Sentant la situation économique et politique se dégrader fortement en Argentine, Agustina a décidé qu’elle n’avait d’autre choix que de partir si elle voulait construire un jour un meilleur avenir. « La génération de mes grands-parents pouvait s’offrir une maison mais cette époque est révolue depuis longtemps », explique Agustina. « Aujourd’hui, les gens s’inquiètent de savoir s’ils pourront payer leur loyer ».
Début 2021, en pleine pandémie, Agustina a poursuivi inlassablement ses démarches auprès de l’administration publique pour s’inscrire à un Master en services publics et politiques sociales à Salamanque, en Espagne. « On rencontre tous des difficultés quand on décide de migrer - Le processus bureaucratique pendant la pandémie a été un vrai chemin de croix pour moi », dit-elle en riant.
À son arrivée en Espagne, le processus d’adaptation s’est avéré plus facile que prévu car la plupart de ses camarades étudiaient les politiques sociales et elle sentait qu’ils étaient plus ouverts d’esprit à l’égard des migrants. Quelques mois plus tard, au cours de leurs appels téléphoniques nocturnes, ses parents remarquaient déjà les nouveaux mots qu’elle utilisait et son accent légèrement différent.
Toutefois, il a fallu du temps à Agustina pour s’accommoder de la froideur européenne. « En Argentine, on peut appeler quelqu’un en lui disant ‘je suis devant chez toi’ et la personne t’invite chez elle. Ici, il faut prévoir plusieurs semaines à l’avance », plaisante-t-elle.

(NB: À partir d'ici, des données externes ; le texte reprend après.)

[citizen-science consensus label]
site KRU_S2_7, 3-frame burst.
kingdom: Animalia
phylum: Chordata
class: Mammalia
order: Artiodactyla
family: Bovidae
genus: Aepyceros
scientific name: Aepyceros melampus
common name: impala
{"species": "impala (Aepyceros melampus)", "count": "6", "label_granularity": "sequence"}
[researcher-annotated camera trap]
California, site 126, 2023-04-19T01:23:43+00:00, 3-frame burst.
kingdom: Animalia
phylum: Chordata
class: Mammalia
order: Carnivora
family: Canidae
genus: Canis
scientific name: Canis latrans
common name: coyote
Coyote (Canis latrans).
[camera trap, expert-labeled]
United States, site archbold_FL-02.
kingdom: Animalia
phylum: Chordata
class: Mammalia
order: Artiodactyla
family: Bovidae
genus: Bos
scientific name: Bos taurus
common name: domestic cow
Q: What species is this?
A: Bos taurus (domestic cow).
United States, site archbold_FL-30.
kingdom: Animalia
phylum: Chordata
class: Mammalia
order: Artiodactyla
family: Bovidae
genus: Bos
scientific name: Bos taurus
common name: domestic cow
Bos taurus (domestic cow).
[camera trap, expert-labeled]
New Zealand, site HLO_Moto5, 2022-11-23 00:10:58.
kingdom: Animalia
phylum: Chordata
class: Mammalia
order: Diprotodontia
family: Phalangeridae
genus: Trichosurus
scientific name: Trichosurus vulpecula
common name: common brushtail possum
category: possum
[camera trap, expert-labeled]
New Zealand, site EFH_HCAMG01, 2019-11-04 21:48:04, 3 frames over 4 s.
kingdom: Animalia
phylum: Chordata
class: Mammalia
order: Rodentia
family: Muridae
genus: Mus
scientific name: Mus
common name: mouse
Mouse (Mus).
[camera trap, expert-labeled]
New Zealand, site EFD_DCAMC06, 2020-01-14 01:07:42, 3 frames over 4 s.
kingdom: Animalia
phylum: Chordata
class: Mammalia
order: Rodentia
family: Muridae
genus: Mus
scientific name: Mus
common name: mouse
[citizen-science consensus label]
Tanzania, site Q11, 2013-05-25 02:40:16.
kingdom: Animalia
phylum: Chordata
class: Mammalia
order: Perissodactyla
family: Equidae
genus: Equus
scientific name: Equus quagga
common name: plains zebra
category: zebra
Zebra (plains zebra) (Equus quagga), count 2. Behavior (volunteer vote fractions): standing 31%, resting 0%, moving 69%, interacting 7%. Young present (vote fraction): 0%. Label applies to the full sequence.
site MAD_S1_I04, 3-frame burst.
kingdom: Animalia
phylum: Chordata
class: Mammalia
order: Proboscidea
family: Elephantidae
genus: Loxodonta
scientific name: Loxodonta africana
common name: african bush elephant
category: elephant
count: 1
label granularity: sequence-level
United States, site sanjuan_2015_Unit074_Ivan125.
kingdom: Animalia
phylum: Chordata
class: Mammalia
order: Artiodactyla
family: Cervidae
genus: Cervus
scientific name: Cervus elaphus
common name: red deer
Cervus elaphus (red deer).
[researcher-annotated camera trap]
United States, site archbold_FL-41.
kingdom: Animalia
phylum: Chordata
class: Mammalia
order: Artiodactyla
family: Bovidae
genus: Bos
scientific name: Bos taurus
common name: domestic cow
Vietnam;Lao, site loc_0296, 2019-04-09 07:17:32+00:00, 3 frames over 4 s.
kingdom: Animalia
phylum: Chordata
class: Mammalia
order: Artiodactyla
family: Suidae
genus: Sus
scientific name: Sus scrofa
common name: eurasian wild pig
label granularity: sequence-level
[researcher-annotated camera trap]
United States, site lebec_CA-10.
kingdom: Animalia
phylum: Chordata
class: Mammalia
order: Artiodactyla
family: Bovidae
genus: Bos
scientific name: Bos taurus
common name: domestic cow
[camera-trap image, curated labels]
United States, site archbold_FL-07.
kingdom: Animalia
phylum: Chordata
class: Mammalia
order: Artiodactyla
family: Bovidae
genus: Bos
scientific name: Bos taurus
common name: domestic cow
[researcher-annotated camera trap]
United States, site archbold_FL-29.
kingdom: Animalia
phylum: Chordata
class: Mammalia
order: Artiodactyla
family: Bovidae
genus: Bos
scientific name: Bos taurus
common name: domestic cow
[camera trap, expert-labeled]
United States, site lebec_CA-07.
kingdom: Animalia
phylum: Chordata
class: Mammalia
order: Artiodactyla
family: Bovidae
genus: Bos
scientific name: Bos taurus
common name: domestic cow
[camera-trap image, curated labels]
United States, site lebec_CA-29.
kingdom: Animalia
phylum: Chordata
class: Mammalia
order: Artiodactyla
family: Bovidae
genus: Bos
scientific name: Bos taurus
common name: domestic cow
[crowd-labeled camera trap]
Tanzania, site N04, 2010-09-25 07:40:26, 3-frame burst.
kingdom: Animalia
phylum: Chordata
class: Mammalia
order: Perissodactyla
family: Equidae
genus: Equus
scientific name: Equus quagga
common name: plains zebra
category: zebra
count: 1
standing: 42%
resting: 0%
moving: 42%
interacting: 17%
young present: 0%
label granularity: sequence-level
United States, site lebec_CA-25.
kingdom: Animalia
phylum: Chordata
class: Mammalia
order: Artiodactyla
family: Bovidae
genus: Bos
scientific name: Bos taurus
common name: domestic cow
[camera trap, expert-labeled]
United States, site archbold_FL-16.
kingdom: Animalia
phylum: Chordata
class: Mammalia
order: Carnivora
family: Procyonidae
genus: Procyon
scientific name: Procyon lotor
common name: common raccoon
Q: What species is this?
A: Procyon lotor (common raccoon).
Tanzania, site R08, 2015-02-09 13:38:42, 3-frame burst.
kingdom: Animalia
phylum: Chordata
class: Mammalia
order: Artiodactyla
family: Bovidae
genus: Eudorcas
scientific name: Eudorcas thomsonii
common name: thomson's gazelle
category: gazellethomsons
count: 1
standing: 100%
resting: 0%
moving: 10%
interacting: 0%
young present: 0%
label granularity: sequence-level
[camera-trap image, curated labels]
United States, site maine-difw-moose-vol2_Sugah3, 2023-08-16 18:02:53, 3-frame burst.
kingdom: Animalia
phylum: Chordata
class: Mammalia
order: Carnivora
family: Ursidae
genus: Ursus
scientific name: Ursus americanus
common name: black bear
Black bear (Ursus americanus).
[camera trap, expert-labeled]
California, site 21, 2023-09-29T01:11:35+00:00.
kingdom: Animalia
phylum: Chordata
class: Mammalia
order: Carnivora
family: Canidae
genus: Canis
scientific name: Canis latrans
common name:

L’Espagne m’a ouvert les yeux sur de nombreuses choses dont je n’avais pas conscience. En Argentine, je ne connaissais pas autant de migrants latino-américains ou africains qu’ici en Espagne. Je porte désormais un petit morceau de culture de chaque personne que je rencontre.
Pour soulager son mal du pays, avec ses amis latino-américains, elle organise souvent des dîners dominicaux. Quand elle se sent particulièrement déprimée, elle appelle sa abuela pour lui demander une recette d’empanada, ce qui illumine leur journée à toutes les deux.
« Parfois, j’envisage de rentrer à la maison », avoue Agustina, « puis j’entends mes amis parler des difficultés qu’ils rencontrent. » De nombreux jeunes Argentins n’ont pas l’occasion de terminer leur diplôme et doivent trouver un emploi très tôt. « Ce n’est pas le genre d’avenir que je souhaite pour moi-même ou ma future famille », confie-t-elle.
Agustina se considère comme une fervente militante pour les droits des femmes et a déjà travaillé avec plusieurs organisations à but non lucratif. Dans sa province, les femmes sont plus vulnérables à la violence fondée sur le genre et l’avortement est récemment devenu illégal. Passionnée par les questions migratoires, elle aide des femmes migrantes à écrire leur CV et sensibilise les adolescents à la discrimination et au discours haineux.
Pour développer davantage ses compétences analytiques, Agustina a récemment assisté à une formation organisée par l’Organisation internationale pour les migrations (OIM) dans le cadre de l’Initiative Migrando Miradas. Le projet encourage la communication éthique sur la migration parmi les futurs professionnels des médias et soutient la lutte contre les fausses informations, la xénophobie et le discours haineux.
L’Argentine sera toujours le pays d’Agustina et elle y retournera volontiers pour rendre visite à sa famille et à ses amis, mais son objectif actuel est de trouver un emploi, de poursuivre ses études et de s’épanouir en Espagne.
Par-dessus tout, elle espère rendre fiers ses parents.
L’an dernier, ils sont enfin venus pour sa remise de diplôme. « Pour la première fois, ils ont pu voir l’Agustina qu’ils ont toujours connue dans son nouvel environnement et ils ont compris. Ils m’ont dit de rester si cela me rendait heureuse ».
Le Projet « Migrando Miradas » est financé par le Ministère espagnol de l’inclusion sociale, de la sécurité sociale et de la migration.